● **What is expected**:
Would you filter these records and copy every line that has the word "ANRAS"?

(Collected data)

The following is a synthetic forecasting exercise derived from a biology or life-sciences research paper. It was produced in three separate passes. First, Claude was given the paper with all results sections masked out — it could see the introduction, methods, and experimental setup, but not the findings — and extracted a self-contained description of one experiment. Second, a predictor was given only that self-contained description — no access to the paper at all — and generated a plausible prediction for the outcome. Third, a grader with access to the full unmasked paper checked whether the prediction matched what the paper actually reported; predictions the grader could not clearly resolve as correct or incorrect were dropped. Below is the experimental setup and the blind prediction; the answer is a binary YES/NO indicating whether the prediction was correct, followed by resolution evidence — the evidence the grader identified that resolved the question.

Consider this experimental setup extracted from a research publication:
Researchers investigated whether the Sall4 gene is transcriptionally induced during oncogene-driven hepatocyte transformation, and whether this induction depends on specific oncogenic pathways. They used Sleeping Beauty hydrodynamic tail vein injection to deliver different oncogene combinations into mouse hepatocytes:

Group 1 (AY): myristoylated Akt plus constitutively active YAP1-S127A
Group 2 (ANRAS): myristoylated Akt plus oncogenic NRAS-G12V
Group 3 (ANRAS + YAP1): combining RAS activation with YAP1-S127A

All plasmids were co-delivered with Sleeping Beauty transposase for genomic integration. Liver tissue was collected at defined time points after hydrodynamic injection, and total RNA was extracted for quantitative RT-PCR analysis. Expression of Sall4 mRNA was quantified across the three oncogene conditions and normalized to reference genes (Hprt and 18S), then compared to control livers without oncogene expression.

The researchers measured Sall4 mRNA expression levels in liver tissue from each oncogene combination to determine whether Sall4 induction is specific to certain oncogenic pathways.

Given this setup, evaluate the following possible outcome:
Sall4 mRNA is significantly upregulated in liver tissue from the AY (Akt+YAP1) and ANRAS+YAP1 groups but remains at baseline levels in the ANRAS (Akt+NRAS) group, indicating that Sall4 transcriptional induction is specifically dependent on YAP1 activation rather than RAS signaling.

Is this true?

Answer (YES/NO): NO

● **Task result**:
Group 2 (ANRAS): myristoylated Akt plus oncogenic NRAS-G12V
Group 3 (ANRAS + YAP1): combining RAS activation with YAP1-S127A
Sall4 mRNA is significantly upregulated in liver tissue from the AY (Akt+YAP1) and ANRAS+YAP1 groups but remains at baseline levels in the ANRAS (Akt+NRAS) group, indicating that Sall4 transcriptional induction is specifically dependent on YAP1 activation rather than RAS signaling.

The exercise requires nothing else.